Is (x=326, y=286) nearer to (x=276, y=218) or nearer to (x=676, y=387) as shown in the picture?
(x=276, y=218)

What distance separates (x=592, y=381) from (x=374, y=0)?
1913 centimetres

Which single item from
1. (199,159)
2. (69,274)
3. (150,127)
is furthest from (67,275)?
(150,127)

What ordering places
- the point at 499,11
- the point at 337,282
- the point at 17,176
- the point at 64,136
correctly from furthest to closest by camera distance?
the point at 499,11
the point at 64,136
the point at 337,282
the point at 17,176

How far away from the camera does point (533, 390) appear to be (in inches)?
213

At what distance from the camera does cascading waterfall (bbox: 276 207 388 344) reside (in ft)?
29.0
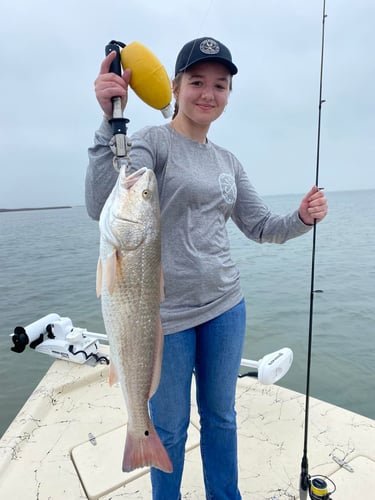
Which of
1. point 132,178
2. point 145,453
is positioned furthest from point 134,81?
point 145,453

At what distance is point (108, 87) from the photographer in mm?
1440

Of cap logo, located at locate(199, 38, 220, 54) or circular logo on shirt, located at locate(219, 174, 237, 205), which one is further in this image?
circular logo on shirt, located at locate(219, 174, 237, 205)

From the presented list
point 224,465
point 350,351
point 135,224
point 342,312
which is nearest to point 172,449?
point 224,465

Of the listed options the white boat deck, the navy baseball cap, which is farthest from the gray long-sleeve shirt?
the white boat deck

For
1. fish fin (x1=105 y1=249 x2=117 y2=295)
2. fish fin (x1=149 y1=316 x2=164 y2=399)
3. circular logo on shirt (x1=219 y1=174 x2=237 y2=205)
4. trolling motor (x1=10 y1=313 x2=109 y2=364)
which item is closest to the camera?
fish fin (x1=105 y1=249 x2=117 y2=295)

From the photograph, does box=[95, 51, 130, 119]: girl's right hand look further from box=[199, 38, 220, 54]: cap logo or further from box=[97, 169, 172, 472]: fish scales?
box=[199, 38, 220, 54]: cap logo

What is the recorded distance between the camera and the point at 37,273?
1452cm

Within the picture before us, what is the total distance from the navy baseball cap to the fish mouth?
0.73 metres

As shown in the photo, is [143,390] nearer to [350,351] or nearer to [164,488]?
[164,488]

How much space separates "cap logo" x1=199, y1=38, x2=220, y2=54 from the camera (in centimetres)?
181

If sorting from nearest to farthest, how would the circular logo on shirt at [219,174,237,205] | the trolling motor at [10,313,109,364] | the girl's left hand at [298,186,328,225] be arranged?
1. the circular logo on shirt at [219,174,237,205]
2. the girl's left hand at [298,186,328,225]
3. the trolling motor at [10,313,109,364]

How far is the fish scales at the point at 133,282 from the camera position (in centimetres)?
155

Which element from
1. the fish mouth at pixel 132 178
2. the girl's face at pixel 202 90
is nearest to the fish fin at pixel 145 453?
the fish mouth at pixel 132 178

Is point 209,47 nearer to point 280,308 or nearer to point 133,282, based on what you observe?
point 133,282
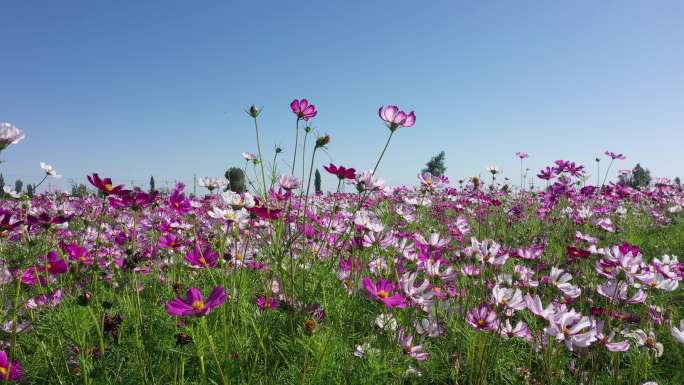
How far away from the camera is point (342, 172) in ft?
5.37

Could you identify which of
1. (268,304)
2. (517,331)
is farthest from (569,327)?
(268,304)

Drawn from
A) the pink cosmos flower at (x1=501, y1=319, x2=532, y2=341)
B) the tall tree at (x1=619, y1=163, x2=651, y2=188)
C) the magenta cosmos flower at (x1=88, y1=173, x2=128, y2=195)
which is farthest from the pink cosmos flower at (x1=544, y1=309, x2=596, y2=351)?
the tall tree at (x1=619, y1=163, x2=651, y2=188)

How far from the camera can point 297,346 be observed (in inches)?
57.4

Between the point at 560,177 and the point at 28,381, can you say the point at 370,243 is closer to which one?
the point at 28,381

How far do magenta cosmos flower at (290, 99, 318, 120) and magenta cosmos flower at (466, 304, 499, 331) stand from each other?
1058 millimetres

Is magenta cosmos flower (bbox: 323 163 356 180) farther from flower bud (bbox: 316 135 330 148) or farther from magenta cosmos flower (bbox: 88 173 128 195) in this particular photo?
magenta cosmos flower (bbox: 88 173 128 195)

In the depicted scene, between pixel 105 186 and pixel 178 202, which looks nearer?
pixel 105 186

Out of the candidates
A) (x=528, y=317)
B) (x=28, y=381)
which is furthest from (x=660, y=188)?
(x=28, y=381)

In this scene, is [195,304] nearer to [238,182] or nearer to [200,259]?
[200,259]

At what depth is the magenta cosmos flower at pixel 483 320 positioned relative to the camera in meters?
1.33

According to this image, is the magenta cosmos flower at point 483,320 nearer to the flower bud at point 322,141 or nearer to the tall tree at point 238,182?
the flower bud at point 322,141

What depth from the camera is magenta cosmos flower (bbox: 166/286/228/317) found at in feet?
3.29

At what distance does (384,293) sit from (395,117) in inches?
29.8

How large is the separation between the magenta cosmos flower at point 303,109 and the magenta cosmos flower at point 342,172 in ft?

======

_SHORT TASK:_ Return all of the rows above word for word, leaving out the pictures.

_THE SOLUTION:_
Is (x=326, y=286) nearer to (x=276, y=218) or nearer to (x=676, y=387) as shown in the picture?
(x=276, y=218)

What distance separates (x=592, y=381) from (x=374, y=0)?
1913 centimetres

Which single item from
1. (199,159)
2. (69,274)
3. (150,127)
is furthest from (67,275)?
(150,127)

What ordering places
- the point at 499,11
- the point at 337,282
- the point at 17,176
- the point at 64,136
correctly from furthest to closest by camera distance?
the point at 499,11
the point at 64,136
the point at 337,282
the point at 17,176

How far away from the camera does point (533, 390) appear to be (in inches)?
213

At what distance from the camera does cascading waterfall (bbox: 276 207 388 344) reside (in ft)?
29.0
Which of
1. point 132,178
2. point 145,453
is positioned furthest from point 134,81?
point 145,453

At what distance is point (108, 87) from the photographer in mm?
1440

Of cap logo, located at locate(199, 38, 220, 54) or circular logo on shirt, located at locate(219, 174, 237, 205), which one is further in this image?
circular logo on shirt, located at locate(219, 174, 237, 205)

From the presented list
point 224,465
point 350,351
point 135,224
point 342,312
which is nearest to point 172,449?
point 224,465

Of the listed options the white boat deck, the navy baseball cap, which is farthest from the gray long-sleeve shirt?
the white boat deck

For
1. fish fin (x1=105 y1=249 x2=117 y2=295)
2. fish fin (x1=149 y1=316 x2=164 y2=399)
3. circular logo on shirt (x1=219 y1=174 x2=237 y2=205)
4. trolling motor (x1=10 y1=313 x2=109 y2=364)
which item is closest to the camera?
fish fin (x1=105 y1=249 x2=117 y2=295)

From the photograph, does box=[95, 51, 130, 119]: girl's right hand look further from box=[199, 38, 220, 54]: cap logo or further from box=[97, 169, 172, 472]: fish scales?
box=[199, 38, 220, 54]: cap logo

What is the recorded distance between the camera and the point at 37,273?
1452cm

Within the picture before us, what is the total distance from the navy baseball cap to the fish mouth?
0.73 metres

As shown in the photo, is [143,390] nearer to [350,351] or nearer to [164,488]?
[164,488]

How much space separates "cap logo" x1=199, y1=38, x2=220, y2=54 from the camera (in centimetres)?
181

If sorting from nearest to farthest, how would the circular logo on shirt at [219,174,237,205] | the trolling motor at [10,313,109,364] | the girl's left hand at [298,186,328,225] be arranged?
1. the circular logo on shirt at [219,174,237,205]
2. the girl's left hand at [298,186,328,225]
3. the trolling motor at [10,313,109,364]

How far is the fish scales at the point at 133,282 from the camera position (in centimetres)?
155

Which element from
1. the fish mouth at pixel 132 178
2. the girl's face at pixel 202 90
is nearest to the fish fin at pixel 145 453?
the fish mouth at pixel 132 178

Is point 209,47 nearer to point 280,308 or nearer to point 133,282, based on what you observe?
point 133,282
How far away from the camera is point (342, 172) in ft?
5.37

Could you identify which of
1. (268,304)
2. (517,331)
is farthest from (569,327)?
(268,304)

Drawn from
A) the pink cosmos flower at (x1=501, y1=319, x2=532, y2=341)
B) the tall tree at (x1=619, y1=163, x2=651, y2=188)
C) the magenta cosmos flower at (x1=88, y1=173, x2=128, y2=195)
which is farthest from the pink cosmos flower at (x1=544, y1=309, x2=596, y2=351)?
the tall tree at (x1=619, y1=163, x2=651, y2=188)

How far from the camera can point 297,346 be observed (in inches)?
57.4

Between the point at 560,177 and the point at 28,381, can you say the point at 370,243 is closer to which one?
the point at 28,381

How far do magenta cosmos flower at (290, 99, 318, 120) and magenta cosmos flower at (466, 304, 499, 331) stand from each other?
1058 millimetres

Is magenta cosmos flower (bbox: 323 163 356 180) farther from flower bud (bbox: 316 135 330 148) or farther from magenta cosmos flower (bbox: 88 173 128 195) in this particular photo?
magenta cosmos flower (bbox: 88 173 128 195)

In the depicted scene, between pixel 105 186 and pixel 178 202, which looks nearer?
pixel 105 186

Out of the candidates
A) (x=528, y=317)
B) (x=28, y=381)
which is furthest from (x=660, y=188)?
(x=28, y=381)

In this scene, is [195,304] nearer to [238,182] or nearer to [200,259]?
[200,259]

At what depth is the magenta cosmos flower at pixel 483 320 positioned relative to the camera in meters?
1.33

According to this image, is the magenta cosmos flower at point 483,320 nearer to the flower bud at point 322,141 or nearer to the tall tree at point 238,182?
the flower bud at point 322,141

What depth from the camera is magenta cosmos flower (bbox: 166/286/228/317) found at in feet?
3.29

At what distance does (384,293) sit from (395,117) in inches?
29.8

How large is the separation between the magenta cosmos flower at point 303,109 and the magenta cosmos flower at point 342,172 in ft?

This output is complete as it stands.